(Raw records)
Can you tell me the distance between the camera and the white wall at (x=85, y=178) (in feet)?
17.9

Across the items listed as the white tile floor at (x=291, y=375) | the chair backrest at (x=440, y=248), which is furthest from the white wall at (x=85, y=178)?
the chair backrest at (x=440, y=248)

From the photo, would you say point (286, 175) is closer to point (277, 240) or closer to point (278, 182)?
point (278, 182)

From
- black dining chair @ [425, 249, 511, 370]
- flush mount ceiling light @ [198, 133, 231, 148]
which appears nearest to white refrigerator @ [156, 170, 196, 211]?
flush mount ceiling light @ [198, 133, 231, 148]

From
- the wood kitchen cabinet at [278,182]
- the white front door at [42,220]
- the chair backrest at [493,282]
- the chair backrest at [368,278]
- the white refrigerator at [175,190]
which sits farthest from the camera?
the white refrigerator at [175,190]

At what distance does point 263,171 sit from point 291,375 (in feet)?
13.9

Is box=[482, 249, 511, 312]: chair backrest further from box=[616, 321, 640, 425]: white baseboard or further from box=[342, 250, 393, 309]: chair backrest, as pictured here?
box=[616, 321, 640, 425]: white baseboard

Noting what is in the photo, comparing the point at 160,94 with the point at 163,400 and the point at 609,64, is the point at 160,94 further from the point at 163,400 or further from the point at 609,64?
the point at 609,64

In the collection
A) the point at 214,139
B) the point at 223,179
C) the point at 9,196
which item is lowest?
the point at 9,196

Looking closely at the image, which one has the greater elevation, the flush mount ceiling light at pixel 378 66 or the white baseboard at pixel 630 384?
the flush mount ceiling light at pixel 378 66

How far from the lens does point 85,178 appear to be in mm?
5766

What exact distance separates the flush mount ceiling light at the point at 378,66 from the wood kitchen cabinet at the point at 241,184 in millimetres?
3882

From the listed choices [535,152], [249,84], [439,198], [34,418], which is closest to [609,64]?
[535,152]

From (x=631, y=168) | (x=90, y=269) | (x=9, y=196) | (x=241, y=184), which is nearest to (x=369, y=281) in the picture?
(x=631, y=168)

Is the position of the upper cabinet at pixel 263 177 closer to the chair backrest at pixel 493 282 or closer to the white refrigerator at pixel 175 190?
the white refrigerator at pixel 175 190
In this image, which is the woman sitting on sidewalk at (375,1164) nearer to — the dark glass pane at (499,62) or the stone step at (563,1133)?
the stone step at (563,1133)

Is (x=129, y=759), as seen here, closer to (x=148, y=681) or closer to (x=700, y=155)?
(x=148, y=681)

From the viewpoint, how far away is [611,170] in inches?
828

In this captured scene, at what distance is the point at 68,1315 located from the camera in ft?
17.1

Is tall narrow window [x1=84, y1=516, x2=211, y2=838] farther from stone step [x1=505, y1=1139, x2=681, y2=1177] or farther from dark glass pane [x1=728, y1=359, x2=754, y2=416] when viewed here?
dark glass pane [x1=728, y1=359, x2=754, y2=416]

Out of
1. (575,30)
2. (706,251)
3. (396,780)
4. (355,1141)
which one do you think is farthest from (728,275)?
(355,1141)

#### Set problem
Copy out all of the records above with nothing altered.

#### Task answer
Can you tell me the distance between the camera and the white wall at (x=85, y=178) (in feet)?
17.9

Across the items listed as the white tile floor at (x=291, y=375) | the chair backrest at (x=440, y=248), which is furthest from the white wall at (x=85, y=178)?
the chair backrest at (x=440, y=248)

From the photo, would you say point (286, 175) is closer to point (277, 240) or closer to point (278, 182)?
point (278, 182)

From
- black dining chair @ [425, 249, 511, 370]
- flush mount ceiling light @ [198, 133, 231, 148]
which appears nearest to white refrigerator @ [156, 170, 196, 211]?
flush mount ceiling light @ [198, 133, 231, 148]

From
- the wood kitchen cabinet at [278,182]
- the white front door at [42,220]
- the chair backrest at [493,282]
- the chair backrest at [368,278]
- the white refrigerator at [175,190]
which sits farthest from the camera?
the white refrigerator at [175,190]

At what distance does point 263,171 sit from point 291,375 (in feet)?
13.9

Is box=[482, 249, 511, 312]: chair backrest further from box=[616, 321, 640, 425]: white baseboard or further from box=[342, 250, 393, 309]: chair backrest, as pictured here?
box=[616, 321, 640, 425]: white baseboard

Noting what is in the photo, comparing the point at 160,94 with the point at 163,400 and the point at 609,64, is the point at 160,94 further from the point at 163,400 or further from the point at 609,64?
the point at 609,64

In the collection
A) the point at 214,139
B) the point at 223,179
C) the point at 9,196
which item is lowest?
the point at 9,196

Looking closely at the image, which one has the greater elevation, the flush mount ceiling light at pixel 378 66 or the white baseboard at pixel 630 384?
the flush mount ceiling light at pixel 378 66

How far from the lens does point 85,178 appear to be in mm?
5766

What exact distance separates the flush mount ceiling light at the point at 378,66 from the wood kitchen cabinet at the point at 241,184 in millimetres?
3882

From the listed choices [535,152], [249,84], [439,198], [34,418], which is closest to [609,64]?
[535,152]

From (x=631, y=168) | (x=90, y=269) | (x=9, y=196) | (x=241, y=184), which is nearest to (x=369, y=281) in the picture?
(x=631, y=168)

Is the position of the upper cabinet at pixel 263 177 closer to the chair backrest at pixel 493 282 or closer to the white refrigerator at pixel 175 190?
the white refrigerator at pixel 175 190
In this image, which is the woman sitting on sidewalk at (375,1164) nearer to — the dark glass pane at (499,62) or the stone step at (563,1133)?
the stone step at (563,1133)

Is (x=129, y=759), as seen here, closer to (x=148, y=681) or closer to (x=700, y=155)?
(x=148, y=681)

From the viewpoint, how far away is [611,170] in inches?
828

In this captured scene, at what distance is the point at 68,1315 located from the camera in ft?
17.1

Is tall narrow window [x1=84, y1=516, x2=211, y2=838] farther from stone step [x1=505, y1=1139, x2=681, y2=1177] or farther from dark glass pane [x1=728, y1=359, x2=754, y2=416] when viewed here?
dark glass pane [x1=728, y1=359, x2=754, y2=416]

Out of
1. (575,30)
2. (706,251)
3. (396,780)
4. (355,1141)
which one do you think is farthest from (728,275)?
(355,1141)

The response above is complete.